§ **EXERCISE TEXT**
┄┄┄┄┄┄┄┄┄┄┄┄┄┄┄┄┄┄┄┄

I'm executing MR over HBase.
The business logic in the reducer heavily accesses two tables, say T1(40k rows)
and T2(90k rows). Currently, I'm executing the following steps :
1.In the constructor of the reducer class, doing something like this :
HBaseCRUD hbaseCRUD = new HBaseCRUD();
HTableInterface t1= hbaseCRUD.getTable("T1",
"CF1", null, "C1", "C2");
HTableInterface t2= hbaseCRUD.getTable("T2",
"CF1", null, "C1", "C2");
In the reduce(...)
String lowercase = ....;
/* Start : HBase code */
/*
* TRY using get(...) on the table rather than a
* Scan!
*/
Scan scan = new Scan();
scan.setStartRow(lowercase.getBytes());
scan.setStopRow(lowercase.getBytes());
/*scan will return a single row*/
ResultScanner resultScanner = t1.getScanner(scan);
for (Result result : resultScanner) {
/*business logic*/
}
Though not sure if the above code is sensible in first place, I have a question
- would a get(...) provide any performance benefit over the scan?

┄┄┄┄┄┄┄┄┄┄┄┄┄┄┄┄┄┄┄┄

§ **INFORMATION SUPPLIED**
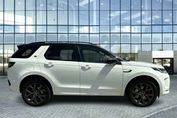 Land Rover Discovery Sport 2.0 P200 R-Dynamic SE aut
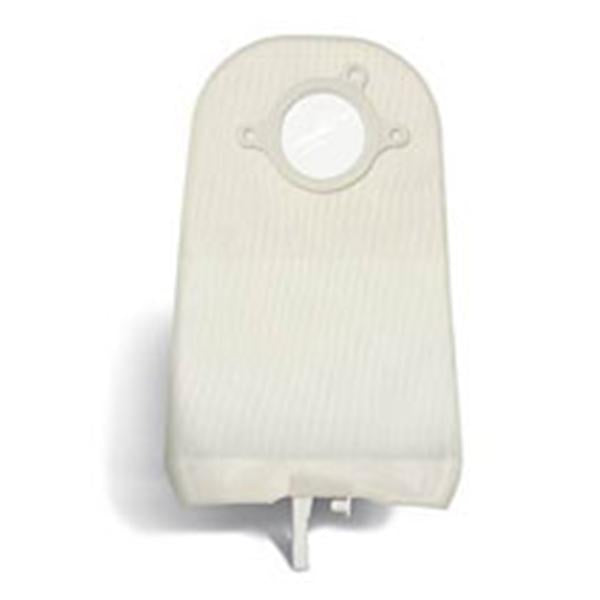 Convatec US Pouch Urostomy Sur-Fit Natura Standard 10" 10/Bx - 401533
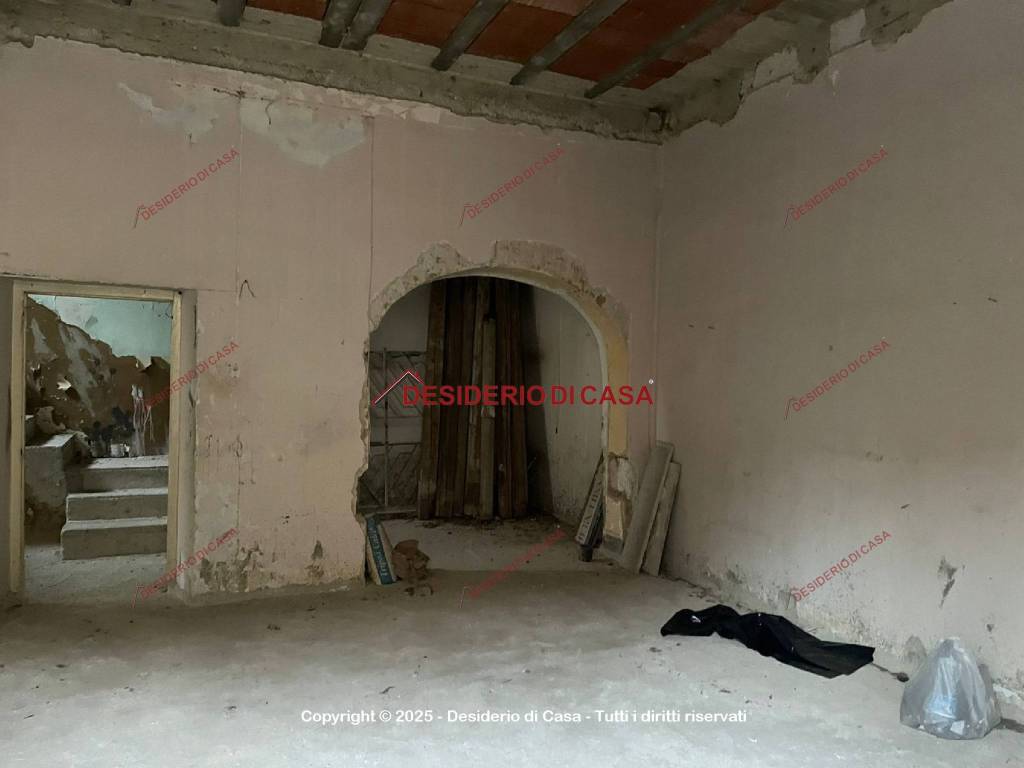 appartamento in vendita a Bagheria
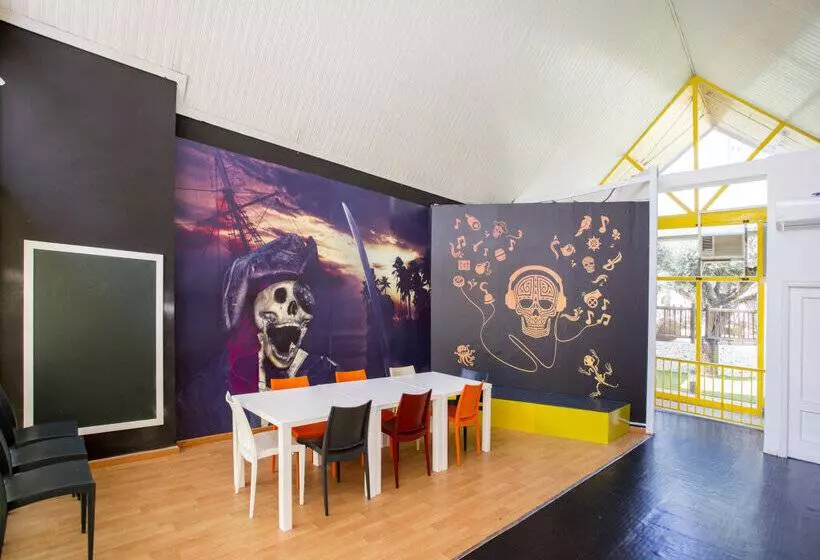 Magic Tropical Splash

┄┄┄┄┄┄┄┄┄┄┄┄┄┄┄┄┄┄┄┄

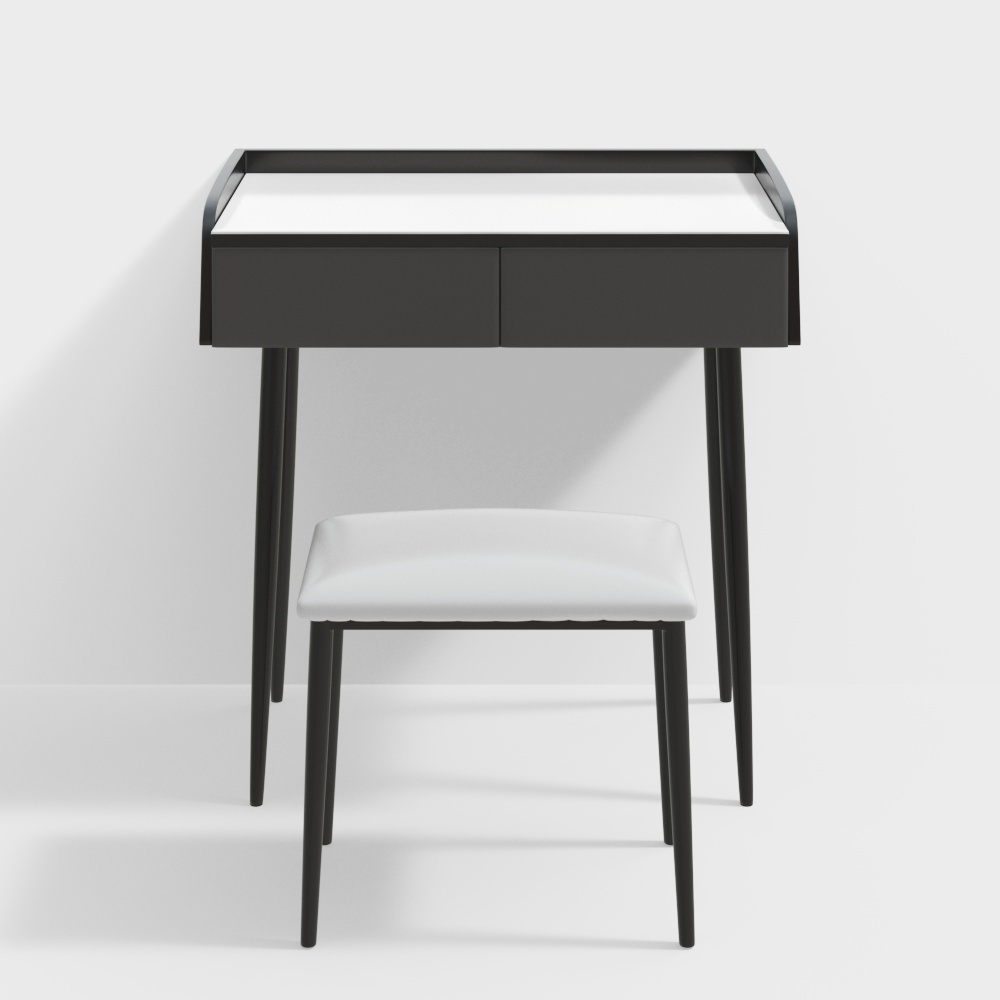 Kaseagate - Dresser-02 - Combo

┄┄┄┄┄┄┄┄┄┄┄┄┄┄┄┄┄┄┄┄

§ **WHAT IS EXPECTED**
Reproduce the entire HBase scan question shown above verbatim, from its first line to its last.

§ **TASK ANSWER**
I'm executing MR over HBase.
The business logic in the reducer heavily accesses two tables, say T1(40k rows)
and T2(90k rows). Currently, I'm executing the following steps :
1.In the constructor of the reducer class, doing something like this :
HBaseCRUD hbaseCRUD = new HBaseCRUD();
HTableInterface t1= hbaseCRUD.getTable("T1",
"CF1", null, "C1", "C2");
HTableInterface t2= hbaseCRUD.getTable("T2",
"CF1", null, "C1", "C2");
In the reduce(...)
String lowercase = ....;
/* Start : HBase code */
/*
* TRY using get(...) on the table rather than a
* Scan!
*/
Scan scan = new Scan();
scan.setStartRow(lowercase.getBytes());
scan.setStopRow(lowercase.getBytes());
/*scan will return a single row*/
ResultScanner resultScanner = t1.getScanner(scan);
for (Result result : resultScanner) {
/*business logic*/
}
Though not sure if the above code is sensible in first place, I have a question
- would a get(...) provide any performance benefit over the scan?